▶ _Document section_:
§

March 17, 2013 8 Comments
At what point do modders become the developers?
Modding is a broad term (like everything in the gaming industry). I use it here in its broadest sense, from texture modification, through custom scenarios to unofficial patches.
Don’t get me wrong modding is great, I mod myself and have done so in the past for games like The Elder Scrolls (III,IV,V), Quake 3 (and derivatives), etc.
Modding can increase the longevity of a game, it can make it better, it can even make it worth playing at all, and herein lies the problem.
Simply, with modding we have a small paradox on our hands.
Games that are objectively to be considered bad games (non-functioning, broken, incomplete) can become good by way of the community that is dedicated to “fix” its problems. Prominent examples include Vampire The Masquerade: Bloodlines, The Precursors, STALKER or the older Arx Fatalis.
In this scenario a game is being bought and the sales are improved by the mods and fixes created by the community. Expected maintenance and requested features are being implemented by the community, for free, which help the game sell better than it would otherwise have.
A posterchild for this kind of behavior is Bethesda and their Fallout (3+) and The Elder Scrolls franchises. The games released are oftentimes buggy, feature incomplete, or at least badly balanced. However Bethesda always made games available for modding and released modding-tools like the GECK and Creation Kit.
Please note that I’m not saying that Bethesdas games are inherrently bad, just that they often are released with severe problems that are fixed later (even years later) by the community. Don’t get me wrong, I do love me some Oblivion/Skyrim, but without mods the “fun” stops for me very quickly. With mods I managed to extend the experience of both games far beyond what they were ever intended to provide. With the right combination of mods you can turn Skyrim from a moderately entertaining hack-and-slash dungeon crawl into a deep and challenging wilderness survival game for example. There are even mods that make the game more in line with Mount And Blade (warring kingdoms/holds) which make it a completely different game altogether or adding on a global multiplayer.

§

▶ _Source data_:

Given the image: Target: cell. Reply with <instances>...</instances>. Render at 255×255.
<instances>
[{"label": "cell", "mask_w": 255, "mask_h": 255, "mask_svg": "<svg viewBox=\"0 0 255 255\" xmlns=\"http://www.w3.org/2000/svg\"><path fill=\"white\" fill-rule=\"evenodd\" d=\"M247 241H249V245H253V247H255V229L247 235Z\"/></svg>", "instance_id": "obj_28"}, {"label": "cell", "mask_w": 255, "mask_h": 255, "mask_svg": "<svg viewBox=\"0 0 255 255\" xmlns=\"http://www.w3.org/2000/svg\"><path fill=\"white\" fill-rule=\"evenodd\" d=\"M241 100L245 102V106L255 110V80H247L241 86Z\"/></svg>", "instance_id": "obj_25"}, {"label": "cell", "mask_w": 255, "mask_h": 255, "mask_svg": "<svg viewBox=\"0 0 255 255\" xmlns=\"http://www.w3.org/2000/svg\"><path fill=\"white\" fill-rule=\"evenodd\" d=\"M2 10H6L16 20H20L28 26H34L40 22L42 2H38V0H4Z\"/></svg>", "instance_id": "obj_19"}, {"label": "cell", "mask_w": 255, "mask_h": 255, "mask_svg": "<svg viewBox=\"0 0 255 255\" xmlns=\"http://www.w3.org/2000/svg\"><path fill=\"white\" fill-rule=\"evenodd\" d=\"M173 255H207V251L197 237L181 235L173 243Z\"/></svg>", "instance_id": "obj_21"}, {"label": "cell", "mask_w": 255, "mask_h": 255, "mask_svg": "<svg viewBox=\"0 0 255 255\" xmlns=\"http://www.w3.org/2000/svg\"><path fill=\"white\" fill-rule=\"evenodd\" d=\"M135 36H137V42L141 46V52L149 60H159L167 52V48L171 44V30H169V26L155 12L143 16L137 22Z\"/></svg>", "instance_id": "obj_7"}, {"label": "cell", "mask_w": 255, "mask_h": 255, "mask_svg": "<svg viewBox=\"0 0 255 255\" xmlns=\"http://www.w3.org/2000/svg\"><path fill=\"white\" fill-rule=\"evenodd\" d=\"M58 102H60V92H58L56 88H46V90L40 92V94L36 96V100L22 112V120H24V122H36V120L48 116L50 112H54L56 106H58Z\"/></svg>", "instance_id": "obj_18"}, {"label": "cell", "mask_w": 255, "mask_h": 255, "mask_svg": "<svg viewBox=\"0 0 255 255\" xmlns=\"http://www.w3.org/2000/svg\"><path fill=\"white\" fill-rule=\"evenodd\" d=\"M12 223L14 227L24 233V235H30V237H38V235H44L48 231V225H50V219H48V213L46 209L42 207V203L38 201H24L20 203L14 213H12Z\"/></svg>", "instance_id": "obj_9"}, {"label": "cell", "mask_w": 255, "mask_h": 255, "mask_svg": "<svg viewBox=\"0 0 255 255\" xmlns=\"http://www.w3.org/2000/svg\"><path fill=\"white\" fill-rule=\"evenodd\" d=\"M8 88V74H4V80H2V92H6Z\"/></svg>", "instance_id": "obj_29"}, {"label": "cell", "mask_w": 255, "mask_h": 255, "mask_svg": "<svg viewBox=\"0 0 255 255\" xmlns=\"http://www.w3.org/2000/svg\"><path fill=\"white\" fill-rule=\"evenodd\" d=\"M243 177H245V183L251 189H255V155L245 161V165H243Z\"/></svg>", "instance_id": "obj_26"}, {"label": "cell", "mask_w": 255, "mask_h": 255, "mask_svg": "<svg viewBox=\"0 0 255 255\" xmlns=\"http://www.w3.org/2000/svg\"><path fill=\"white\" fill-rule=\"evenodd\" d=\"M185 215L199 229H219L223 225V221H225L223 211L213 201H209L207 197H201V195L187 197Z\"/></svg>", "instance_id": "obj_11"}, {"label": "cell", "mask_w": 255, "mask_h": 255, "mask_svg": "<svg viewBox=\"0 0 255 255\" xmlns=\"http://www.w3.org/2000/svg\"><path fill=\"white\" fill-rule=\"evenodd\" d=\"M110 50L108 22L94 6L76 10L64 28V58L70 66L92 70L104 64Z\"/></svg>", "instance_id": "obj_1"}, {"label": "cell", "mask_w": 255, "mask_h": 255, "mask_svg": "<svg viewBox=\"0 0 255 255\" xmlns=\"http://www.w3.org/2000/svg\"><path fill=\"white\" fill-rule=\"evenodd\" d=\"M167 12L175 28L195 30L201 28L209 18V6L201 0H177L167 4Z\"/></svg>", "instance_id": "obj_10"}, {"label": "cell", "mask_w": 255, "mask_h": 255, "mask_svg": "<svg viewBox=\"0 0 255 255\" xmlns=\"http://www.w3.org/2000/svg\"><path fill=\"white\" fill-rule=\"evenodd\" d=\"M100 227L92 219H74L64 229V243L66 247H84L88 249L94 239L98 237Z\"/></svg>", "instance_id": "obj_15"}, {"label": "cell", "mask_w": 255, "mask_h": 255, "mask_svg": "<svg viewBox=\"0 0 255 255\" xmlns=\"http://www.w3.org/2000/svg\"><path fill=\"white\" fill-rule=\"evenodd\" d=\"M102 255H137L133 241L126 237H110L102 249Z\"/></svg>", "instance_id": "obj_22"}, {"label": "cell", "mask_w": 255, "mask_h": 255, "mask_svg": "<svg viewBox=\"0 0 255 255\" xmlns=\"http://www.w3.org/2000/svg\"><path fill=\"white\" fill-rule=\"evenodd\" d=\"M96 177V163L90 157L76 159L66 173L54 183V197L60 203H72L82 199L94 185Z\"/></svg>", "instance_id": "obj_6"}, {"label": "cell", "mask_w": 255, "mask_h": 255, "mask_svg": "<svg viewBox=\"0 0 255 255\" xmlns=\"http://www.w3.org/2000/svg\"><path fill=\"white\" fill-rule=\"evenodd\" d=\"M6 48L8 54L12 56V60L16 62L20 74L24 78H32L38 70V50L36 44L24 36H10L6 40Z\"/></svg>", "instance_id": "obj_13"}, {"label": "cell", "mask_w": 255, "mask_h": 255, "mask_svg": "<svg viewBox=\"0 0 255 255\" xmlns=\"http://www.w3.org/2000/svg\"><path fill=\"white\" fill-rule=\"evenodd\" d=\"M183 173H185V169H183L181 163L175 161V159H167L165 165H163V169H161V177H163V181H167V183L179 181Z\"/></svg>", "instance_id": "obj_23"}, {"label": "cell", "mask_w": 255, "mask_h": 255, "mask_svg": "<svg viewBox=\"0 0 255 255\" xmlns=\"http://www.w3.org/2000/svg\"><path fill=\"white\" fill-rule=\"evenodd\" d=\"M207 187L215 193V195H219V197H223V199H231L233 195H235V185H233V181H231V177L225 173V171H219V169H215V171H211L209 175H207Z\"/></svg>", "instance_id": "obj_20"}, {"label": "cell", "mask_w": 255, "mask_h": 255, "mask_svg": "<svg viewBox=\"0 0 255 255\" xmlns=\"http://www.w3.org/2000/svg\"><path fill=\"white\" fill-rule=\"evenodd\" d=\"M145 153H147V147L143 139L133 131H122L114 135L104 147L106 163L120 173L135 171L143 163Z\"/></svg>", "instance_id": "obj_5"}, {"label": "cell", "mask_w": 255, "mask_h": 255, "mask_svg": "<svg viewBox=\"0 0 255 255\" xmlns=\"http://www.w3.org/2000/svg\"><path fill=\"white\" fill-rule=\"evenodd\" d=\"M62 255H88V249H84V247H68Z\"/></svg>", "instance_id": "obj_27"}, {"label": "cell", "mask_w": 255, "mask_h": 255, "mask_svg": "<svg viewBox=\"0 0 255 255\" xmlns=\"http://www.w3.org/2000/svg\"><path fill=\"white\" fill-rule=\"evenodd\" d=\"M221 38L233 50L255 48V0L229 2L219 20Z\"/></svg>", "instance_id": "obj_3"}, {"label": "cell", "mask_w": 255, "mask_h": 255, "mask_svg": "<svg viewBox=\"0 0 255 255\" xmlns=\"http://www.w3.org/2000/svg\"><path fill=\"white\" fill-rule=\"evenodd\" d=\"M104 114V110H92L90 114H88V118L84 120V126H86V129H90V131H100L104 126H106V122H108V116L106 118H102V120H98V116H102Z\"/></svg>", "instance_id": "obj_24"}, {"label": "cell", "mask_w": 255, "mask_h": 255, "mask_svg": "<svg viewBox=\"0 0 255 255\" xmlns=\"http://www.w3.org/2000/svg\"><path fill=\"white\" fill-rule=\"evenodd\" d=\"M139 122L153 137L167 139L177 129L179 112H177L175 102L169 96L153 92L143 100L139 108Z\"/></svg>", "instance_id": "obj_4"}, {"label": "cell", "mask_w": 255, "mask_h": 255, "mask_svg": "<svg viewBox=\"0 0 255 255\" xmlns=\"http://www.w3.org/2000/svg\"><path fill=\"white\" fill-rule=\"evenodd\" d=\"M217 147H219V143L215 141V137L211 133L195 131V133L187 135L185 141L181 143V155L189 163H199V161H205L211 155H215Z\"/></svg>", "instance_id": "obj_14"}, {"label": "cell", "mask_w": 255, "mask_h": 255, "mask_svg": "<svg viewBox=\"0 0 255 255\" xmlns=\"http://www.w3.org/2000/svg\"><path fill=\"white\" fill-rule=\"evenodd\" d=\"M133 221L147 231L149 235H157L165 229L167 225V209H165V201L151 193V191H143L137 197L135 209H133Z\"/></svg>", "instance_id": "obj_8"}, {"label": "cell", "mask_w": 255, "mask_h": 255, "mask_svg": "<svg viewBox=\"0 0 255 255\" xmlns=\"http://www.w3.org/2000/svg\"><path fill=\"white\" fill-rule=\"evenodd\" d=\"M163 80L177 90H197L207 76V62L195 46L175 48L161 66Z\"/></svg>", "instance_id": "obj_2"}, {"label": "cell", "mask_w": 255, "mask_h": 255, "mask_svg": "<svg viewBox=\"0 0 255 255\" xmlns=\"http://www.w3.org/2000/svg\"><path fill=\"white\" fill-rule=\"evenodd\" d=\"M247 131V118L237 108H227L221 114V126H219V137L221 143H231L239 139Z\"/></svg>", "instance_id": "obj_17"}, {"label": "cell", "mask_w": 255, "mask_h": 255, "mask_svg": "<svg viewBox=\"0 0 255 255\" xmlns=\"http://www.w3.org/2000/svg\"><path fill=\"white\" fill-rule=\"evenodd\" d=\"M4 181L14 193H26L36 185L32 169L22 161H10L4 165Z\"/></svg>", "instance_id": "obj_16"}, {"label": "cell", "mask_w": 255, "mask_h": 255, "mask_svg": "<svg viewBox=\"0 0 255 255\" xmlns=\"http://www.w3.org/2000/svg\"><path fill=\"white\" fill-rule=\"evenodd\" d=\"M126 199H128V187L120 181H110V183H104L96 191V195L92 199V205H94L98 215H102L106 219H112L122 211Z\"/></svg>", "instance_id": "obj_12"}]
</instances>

§

▶ _Actions to take_:
**A.** Write out the passage of the modding post between "Don’t get me wrong modding" and "on our hands.", inclusive.
**B.** In the modding post, which modding tools does Bethesda release?

▶ _Answer set_:
**A.**
Don’t get me wrong modding is great, I mod myself and have done so in the past for games like The Elder Scrolls (III,IV,V), Quake 3 (and derivatives), etc.
Modding can increase the longevity of a game, it can make it better, it can even make it worth playing at all, and herein lies the problem.
Simply, with modding we have a small paradox on our hands.

**B.** The GECK and the Creation Kit.